Hi, I had the same question/suggestion as sunny to use Longitude/Latitude instead of PIN code to find the distance between source and destination.

Pratima Joshi
Pratima Joshi 21 Nov, 2016

Also, 2 more business cases: 1. Finding nearby restaurants from a location and providing suggestions to the user. 2. Finding nearby health service providers (hospitals, clinics, pharmacies etc.)

Ajas 23 Nov, 2016

Hi Tavish, Thanks for sharing, it was great reading it.

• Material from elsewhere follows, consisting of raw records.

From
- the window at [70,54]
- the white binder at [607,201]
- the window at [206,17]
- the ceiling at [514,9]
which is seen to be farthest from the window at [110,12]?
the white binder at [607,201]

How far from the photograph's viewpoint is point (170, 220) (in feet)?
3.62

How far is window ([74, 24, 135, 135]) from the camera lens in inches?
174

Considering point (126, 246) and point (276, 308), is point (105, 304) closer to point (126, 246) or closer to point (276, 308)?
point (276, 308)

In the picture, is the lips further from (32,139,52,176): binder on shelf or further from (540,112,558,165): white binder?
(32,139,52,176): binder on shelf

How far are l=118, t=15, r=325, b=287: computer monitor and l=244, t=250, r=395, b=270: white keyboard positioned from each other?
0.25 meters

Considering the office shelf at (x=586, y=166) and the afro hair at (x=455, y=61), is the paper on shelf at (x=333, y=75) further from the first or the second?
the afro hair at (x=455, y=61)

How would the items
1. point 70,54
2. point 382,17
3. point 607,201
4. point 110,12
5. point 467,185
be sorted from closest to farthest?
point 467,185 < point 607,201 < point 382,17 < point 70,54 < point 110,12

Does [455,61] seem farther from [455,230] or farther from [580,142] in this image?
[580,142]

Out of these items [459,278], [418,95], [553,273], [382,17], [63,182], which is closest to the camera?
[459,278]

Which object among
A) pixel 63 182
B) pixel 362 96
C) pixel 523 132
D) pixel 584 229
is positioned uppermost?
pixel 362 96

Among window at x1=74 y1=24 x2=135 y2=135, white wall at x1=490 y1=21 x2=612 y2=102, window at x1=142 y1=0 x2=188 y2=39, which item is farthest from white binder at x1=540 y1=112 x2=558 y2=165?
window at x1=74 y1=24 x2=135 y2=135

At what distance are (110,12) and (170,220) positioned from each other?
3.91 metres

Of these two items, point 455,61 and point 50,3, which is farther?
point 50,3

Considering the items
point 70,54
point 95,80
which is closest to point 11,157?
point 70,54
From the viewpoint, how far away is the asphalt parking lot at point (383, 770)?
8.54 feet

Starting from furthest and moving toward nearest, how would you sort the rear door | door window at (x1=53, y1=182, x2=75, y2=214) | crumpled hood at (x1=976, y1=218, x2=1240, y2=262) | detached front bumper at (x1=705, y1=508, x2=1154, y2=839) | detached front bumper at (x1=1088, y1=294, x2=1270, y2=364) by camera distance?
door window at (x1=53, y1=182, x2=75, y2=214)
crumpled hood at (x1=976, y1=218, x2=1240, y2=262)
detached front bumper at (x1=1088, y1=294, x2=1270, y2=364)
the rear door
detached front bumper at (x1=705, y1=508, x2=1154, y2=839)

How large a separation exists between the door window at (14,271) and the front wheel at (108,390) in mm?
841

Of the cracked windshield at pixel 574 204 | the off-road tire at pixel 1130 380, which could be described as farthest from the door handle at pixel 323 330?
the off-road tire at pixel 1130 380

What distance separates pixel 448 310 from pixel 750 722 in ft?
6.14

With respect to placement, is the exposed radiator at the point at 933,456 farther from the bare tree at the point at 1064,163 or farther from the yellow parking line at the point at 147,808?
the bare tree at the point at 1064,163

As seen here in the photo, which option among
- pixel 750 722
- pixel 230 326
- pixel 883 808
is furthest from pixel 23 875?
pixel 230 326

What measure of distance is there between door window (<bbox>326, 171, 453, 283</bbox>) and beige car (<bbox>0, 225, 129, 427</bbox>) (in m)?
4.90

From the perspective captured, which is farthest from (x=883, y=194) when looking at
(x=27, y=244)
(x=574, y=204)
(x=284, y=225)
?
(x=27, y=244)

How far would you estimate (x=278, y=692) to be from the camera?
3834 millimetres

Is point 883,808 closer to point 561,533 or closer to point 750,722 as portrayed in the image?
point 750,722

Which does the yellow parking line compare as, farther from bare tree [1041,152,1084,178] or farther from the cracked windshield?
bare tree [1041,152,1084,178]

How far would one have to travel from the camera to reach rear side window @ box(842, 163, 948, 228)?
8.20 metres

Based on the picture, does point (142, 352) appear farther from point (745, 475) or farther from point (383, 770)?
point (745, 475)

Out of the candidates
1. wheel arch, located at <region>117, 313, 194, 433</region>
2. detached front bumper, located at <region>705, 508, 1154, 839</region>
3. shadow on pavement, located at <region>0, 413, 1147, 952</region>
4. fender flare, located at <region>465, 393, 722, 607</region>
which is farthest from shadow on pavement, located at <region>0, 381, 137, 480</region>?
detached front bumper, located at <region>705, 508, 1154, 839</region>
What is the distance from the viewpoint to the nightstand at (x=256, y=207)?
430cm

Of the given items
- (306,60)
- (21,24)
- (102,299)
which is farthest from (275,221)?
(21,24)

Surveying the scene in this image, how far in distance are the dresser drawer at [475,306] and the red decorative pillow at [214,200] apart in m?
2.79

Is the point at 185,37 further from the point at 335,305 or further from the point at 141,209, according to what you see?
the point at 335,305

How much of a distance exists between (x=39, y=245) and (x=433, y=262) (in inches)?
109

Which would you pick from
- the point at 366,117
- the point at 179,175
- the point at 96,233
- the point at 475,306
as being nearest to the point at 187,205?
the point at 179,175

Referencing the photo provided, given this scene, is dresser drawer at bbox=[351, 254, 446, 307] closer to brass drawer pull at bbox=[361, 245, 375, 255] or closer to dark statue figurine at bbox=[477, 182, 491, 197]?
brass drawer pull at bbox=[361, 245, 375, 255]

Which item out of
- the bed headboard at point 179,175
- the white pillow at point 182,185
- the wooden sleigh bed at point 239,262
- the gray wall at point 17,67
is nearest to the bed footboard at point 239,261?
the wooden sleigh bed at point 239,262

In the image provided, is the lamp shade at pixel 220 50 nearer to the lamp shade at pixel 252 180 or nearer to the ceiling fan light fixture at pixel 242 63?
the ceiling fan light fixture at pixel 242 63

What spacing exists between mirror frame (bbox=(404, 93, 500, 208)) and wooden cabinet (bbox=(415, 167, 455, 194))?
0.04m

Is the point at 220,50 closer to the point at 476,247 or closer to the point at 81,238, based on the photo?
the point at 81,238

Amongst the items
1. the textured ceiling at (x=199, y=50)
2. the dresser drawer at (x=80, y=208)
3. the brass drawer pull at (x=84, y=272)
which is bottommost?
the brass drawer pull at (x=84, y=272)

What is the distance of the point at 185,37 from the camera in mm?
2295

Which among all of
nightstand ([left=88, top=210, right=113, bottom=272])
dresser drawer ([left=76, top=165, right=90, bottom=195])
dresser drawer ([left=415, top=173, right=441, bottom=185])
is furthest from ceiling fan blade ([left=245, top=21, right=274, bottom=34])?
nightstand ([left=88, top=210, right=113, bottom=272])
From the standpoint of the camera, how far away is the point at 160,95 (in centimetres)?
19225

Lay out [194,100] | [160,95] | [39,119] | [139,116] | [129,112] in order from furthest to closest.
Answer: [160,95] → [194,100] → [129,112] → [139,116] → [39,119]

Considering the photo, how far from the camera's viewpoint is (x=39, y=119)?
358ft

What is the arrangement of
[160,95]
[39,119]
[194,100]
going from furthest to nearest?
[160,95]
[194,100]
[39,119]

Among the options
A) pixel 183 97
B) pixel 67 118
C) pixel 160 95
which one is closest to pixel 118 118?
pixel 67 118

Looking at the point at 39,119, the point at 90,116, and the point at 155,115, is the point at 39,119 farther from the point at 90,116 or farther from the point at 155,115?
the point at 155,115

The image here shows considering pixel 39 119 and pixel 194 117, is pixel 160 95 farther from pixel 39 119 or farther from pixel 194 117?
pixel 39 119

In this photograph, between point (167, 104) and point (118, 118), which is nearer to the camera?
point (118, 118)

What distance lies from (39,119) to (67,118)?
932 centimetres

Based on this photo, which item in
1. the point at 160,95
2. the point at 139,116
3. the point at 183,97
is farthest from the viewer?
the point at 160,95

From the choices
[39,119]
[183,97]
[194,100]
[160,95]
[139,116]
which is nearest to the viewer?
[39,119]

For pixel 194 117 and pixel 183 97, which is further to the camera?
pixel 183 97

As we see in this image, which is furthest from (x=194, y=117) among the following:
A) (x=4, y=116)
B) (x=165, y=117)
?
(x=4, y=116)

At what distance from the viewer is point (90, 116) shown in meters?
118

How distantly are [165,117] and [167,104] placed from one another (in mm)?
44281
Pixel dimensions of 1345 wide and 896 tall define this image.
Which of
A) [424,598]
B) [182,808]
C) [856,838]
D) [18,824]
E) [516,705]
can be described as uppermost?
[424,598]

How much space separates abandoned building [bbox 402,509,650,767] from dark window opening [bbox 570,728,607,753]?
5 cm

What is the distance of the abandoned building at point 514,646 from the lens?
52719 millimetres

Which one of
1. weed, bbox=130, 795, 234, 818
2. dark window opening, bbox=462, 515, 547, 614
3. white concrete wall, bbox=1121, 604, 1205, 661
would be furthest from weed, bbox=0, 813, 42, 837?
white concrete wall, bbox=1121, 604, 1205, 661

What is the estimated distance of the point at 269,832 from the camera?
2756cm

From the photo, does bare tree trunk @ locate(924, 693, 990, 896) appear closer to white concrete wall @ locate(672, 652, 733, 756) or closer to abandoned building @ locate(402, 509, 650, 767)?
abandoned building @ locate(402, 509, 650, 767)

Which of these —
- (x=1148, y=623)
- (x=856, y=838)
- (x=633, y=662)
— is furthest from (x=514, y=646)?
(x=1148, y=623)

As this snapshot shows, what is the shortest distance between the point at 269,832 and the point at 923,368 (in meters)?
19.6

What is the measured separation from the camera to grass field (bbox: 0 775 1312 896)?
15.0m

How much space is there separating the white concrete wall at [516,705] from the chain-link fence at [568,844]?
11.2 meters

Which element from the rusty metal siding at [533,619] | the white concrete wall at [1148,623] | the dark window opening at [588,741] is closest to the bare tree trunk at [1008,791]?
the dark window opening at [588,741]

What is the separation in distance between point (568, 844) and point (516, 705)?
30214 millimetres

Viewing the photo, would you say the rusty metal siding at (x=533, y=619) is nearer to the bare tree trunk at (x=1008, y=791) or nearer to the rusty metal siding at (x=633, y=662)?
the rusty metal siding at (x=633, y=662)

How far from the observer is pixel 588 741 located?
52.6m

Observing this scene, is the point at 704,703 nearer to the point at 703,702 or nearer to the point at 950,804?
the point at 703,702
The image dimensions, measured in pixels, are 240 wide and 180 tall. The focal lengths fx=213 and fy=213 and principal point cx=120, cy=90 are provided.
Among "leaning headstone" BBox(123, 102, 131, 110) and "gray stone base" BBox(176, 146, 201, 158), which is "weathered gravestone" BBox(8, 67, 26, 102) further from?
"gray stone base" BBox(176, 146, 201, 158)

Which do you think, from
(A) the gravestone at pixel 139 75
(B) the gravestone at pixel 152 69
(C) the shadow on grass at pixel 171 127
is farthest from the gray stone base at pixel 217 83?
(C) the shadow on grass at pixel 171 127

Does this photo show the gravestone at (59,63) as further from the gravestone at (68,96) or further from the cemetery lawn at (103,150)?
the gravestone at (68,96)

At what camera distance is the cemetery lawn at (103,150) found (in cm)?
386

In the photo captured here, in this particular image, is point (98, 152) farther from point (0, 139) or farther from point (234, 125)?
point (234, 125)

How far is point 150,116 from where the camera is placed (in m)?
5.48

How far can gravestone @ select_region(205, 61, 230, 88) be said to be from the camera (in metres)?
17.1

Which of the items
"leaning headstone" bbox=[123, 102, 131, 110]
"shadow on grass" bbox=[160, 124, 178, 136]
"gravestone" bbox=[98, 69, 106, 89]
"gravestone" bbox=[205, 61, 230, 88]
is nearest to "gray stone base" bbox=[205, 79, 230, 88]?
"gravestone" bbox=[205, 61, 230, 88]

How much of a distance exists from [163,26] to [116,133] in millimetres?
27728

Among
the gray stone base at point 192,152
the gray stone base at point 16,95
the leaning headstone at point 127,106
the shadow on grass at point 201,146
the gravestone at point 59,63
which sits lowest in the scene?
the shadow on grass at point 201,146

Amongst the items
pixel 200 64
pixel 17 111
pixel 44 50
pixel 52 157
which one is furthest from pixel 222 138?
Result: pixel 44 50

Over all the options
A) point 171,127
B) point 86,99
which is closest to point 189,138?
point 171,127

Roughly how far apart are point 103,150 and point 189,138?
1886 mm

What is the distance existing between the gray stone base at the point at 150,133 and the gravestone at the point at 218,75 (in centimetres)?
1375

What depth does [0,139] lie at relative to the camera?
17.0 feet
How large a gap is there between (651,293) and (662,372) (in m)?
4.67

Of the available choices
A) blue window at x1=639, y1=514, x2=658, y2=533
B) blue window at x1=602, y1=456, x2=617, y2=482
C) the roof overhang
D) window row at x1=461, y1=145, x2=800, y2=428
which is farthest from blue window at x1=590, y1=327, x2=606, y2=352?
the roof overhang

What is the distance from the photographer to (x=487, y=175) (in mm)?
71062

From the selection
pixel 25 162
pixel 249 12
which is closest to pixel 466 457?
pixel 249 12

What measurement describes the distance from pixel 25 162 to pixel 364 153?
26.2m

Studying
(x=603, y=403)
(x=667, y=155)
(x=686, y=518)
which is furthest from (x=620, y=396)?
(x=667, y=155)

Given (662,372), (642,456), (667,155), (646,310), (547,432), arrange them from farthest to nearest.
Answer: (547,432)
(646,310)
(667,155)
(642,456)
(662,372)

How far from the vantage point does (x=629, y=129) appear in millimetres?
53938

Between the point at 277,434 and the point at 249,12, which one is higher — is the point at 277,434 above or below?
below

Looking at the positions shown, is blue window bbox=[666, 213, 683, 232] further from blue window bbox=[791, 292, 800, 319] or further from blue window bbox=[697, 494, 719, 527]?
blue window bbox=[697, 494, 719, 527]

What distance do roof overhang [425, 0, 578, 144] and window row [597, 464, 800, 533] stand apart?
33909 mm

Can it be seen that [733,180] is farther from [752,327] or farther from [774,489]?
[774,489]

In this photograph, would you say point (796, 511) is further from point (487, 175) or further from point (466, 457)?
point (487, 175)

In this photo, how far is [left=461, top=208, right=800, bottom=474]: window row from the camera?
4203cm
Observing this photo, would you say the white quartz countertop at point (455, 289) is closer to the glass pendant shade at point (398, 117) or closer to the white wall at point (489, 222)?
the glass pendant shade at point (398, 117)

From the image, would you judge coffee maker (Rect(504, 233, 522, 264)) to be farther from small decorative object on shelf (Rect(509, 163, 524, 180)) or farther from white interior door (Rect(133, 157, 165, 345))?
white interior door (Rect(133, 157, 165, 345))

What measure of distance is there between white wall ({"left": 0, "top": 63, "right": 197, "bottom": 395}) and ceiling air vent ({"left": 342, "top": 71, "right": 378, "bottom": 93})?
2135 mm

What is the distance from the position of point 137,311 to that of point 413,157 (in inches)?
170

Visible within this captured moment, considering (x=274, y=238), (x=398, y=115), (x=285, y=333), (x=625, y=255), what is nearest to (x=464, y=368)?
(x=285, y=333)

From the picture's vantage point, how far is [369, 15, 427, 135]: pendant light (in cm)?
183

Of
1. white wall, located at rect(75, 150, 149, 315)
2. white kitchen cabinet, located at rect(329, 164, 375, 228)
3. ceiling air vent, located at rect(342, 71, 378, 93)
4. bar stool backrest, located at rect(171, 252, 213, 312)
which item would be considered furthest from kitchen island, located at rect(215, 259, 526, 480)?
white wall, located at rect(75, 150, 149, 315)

I am having one question, in common approach "Why do we need to calculate the centroid of point of interests and take euclidean distance?" can't we just take euclidean distance directly between point of interests ? (it may be a silly question, but still i want to know.) Thanks

Pramod 18 May, 2017

Hello Tavish Thanks for the much needed article. You have used city/place name in your function. Can one also use longitude and latitudes of places to find the distances by the same method.